La Cour de justice de l'Union européenne a rendu ses conclusions le 19 mars 2026, confirmant que les États membres ont le droit d'exclure Huawei de leurs réseaux 2G à 5G pour des raisons de sécurité nationale. L'avocate générale Tamara Ćapeta a souligné que tout fournisseur présentant un risque pour la sécurité nationale peut être exclu, indépendamment de la génération de réseau concernée.
Ce qu'il faut retenir
- Les États membres de l'UE peuvent exclure des fournisseurs pour des risques de sécurité
- L'avis de l'avocate générale n'est pas contraignant mais influent
- Cela pourrait confirmer les bannissements visant Huawei en Europe
Une décision lourde de conséquences pour Huawei
L'avocate générale a précisé que cette exclusion est une "restriction de l'usage" des équipements et non une "privation de propriété". Bien que cet avis ne lie pas la Cour, il est souvent suivi dans les décisions finales, suggérant une validation européenne des exclusions visant Huawei.
Un précédent en Estonie
Une affaire en Estonie a mis en lumière cette problématique. En 2022, Elisa Eesti AS souhaitait utiliser du matériel Huawei pour ses réseaux, mais s'est vu refuser l'autorisation par les autorités locales pour des raisons de sécurité nationale.
Les implications pour Huawei
Les suspicions entourant Huawei, liées à des liens présumés avec Pékin, ont conduit à des exclusions de la part de plusieurs pays occidentaux. L'avocate générale souligne l'importance de mesures proportionnées pour protéger la sécurité nationale, tout en laissant la porte ouverte à des évaluations au cas par cas.
Des conséquences financières pour les opérateurs
L'exclusion d'un fabricant pour des raisons de sécurité ne donne pas droit à une compensation financière selon l'avocate générale.
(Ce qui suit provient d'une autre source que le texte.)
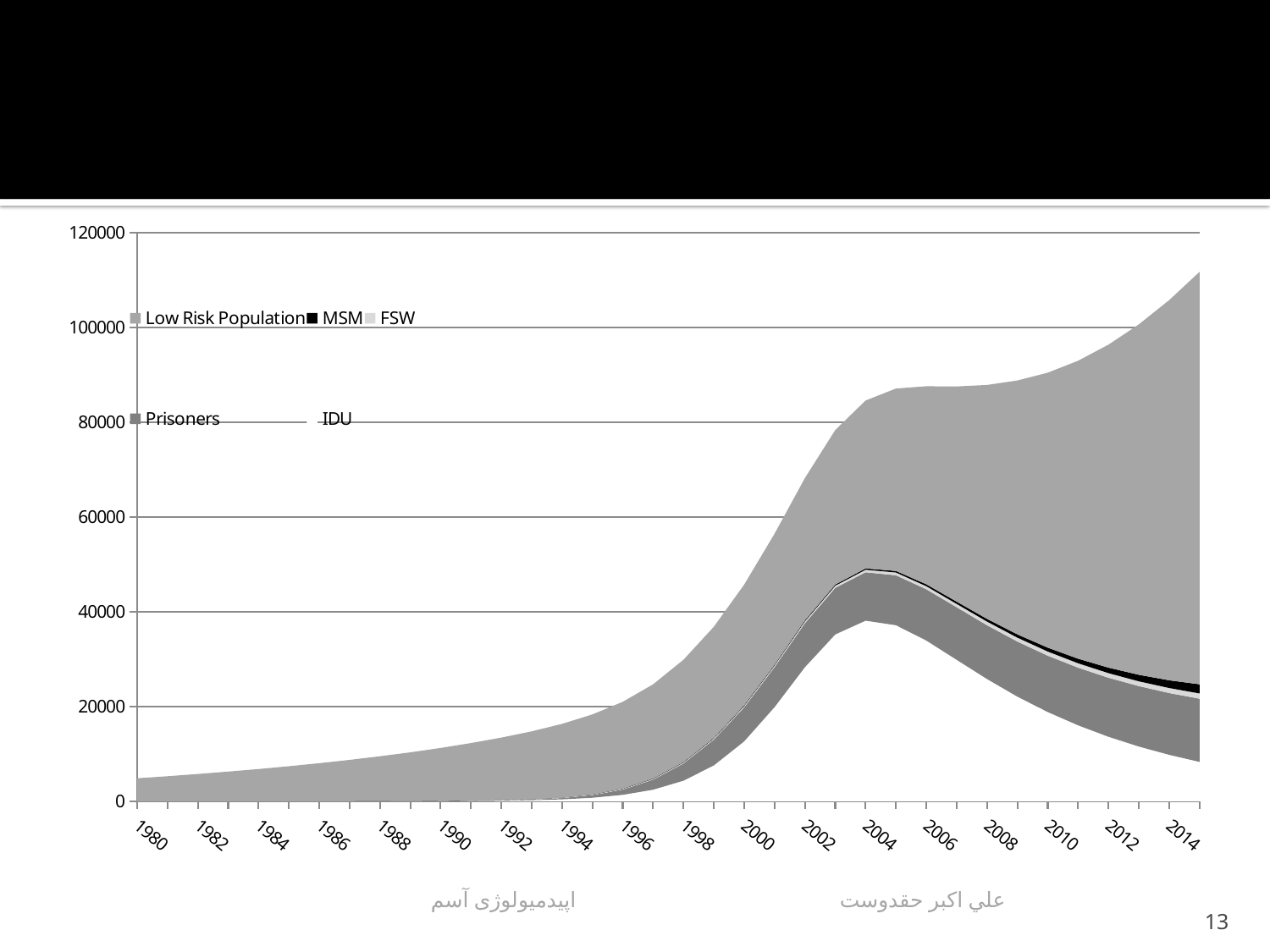
What is the highest value shown on the vertical axis? 120000 Is the total stacked value in 2010 greater or less than 100000? less Is the total stacked value in 2014 greater or less than 100000? greater Is the total stacked value larger in 2014 or in 1990? 2014 Is the total stacked value in 1998 greater or less than 40000? less How many series does the legend list? 5 How many year labels are shown along the x axis? 18 Does the total stacked value rise or fall from 1980 to 2014? rise What kind of chart is shown on the slide? Area chart Which series are listed in the chart legend? Low Risk Population, MSM, FSW, Prisoners, IDU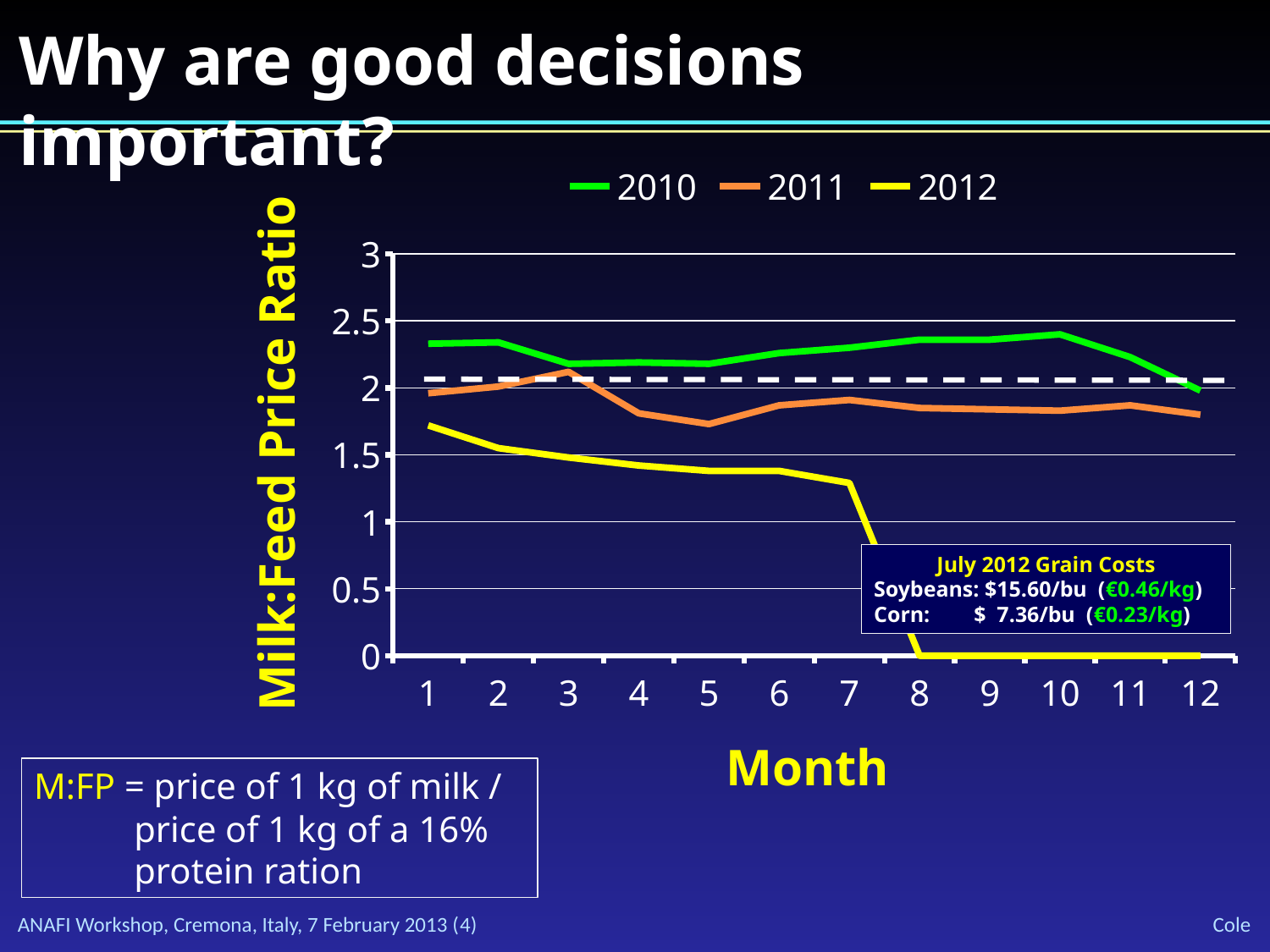
Is the value for 2012 in month 1 greater or less than 2? less Is the value for 2012 in month 7 greater or less than 1.5? less Does the 2012 line rise or fall from month 1 to month 7? fall Is the value for 2010 in month 1 greater or less than 2? greater What kind of chart is shown on the slide? line chart How many months are shown along the x axis? 12 Which series has the highest value in month 10? 2010 What is the title of the y axis? Milk:Feed Price Ratio In month 4, which series has the larger value, 2010 or 2012? 2010 In month 3, which series has the larger value, 2011 or 2012? 2011 How many series does the legend list? 3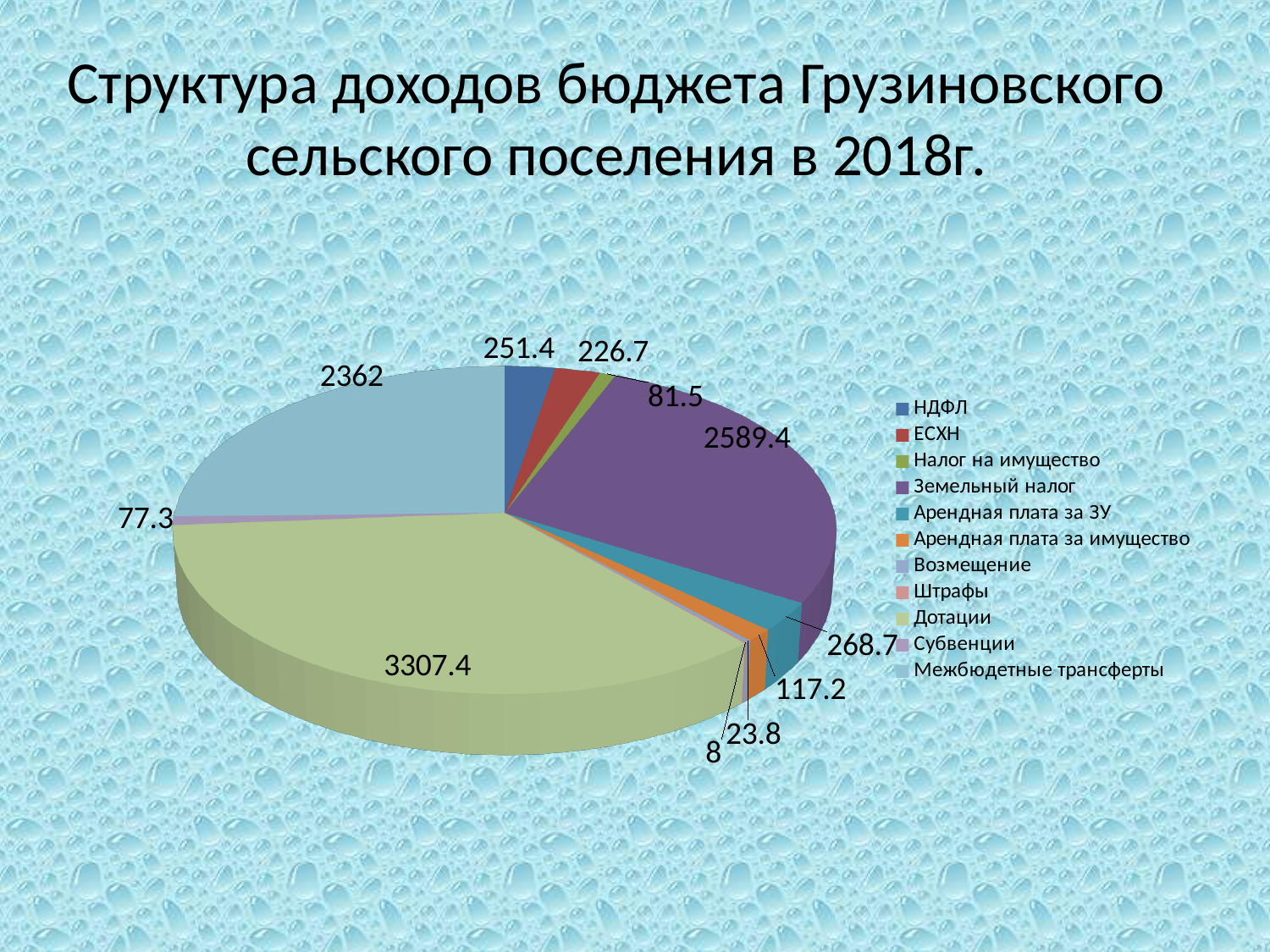
What is the difference between the values for НДФЛ and ЕСХН? 24.7 Which category has the largest slice of the pie? Дотации What is the value shown for Дотации? 3307.4 Which is larger, Земельный налог or Межбюджетные трансферты? Земельный налог What is the difference between the values for Дотации and Земельный налог? 718 How many categories does the legend of the pie chart list? 11 What is the value shown for Земельный налог? 2589.4 What kind of chart is shown on the slide? pie chart What is the value shown for Субвенции? 77.3 What is the title of the slide containing the pie chart? Структура доходов бюджета Грузиновского сельского поселения в 2018г. Which category has the smallest slice of the pie? Штрафы What is the value shown for НДФЛ? 251.4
Cela pourrait impacter les opérateurs qui devront adapter leurs infrastructures en conséquence.
En conclusion
L'avis de l'avocate générale de la CJUE marque un tournant dans le dossier Huawei en Europe, avec des implications majeures pour l'industrie des télécommunications et les choix des États membres en matière de sécurité nationale.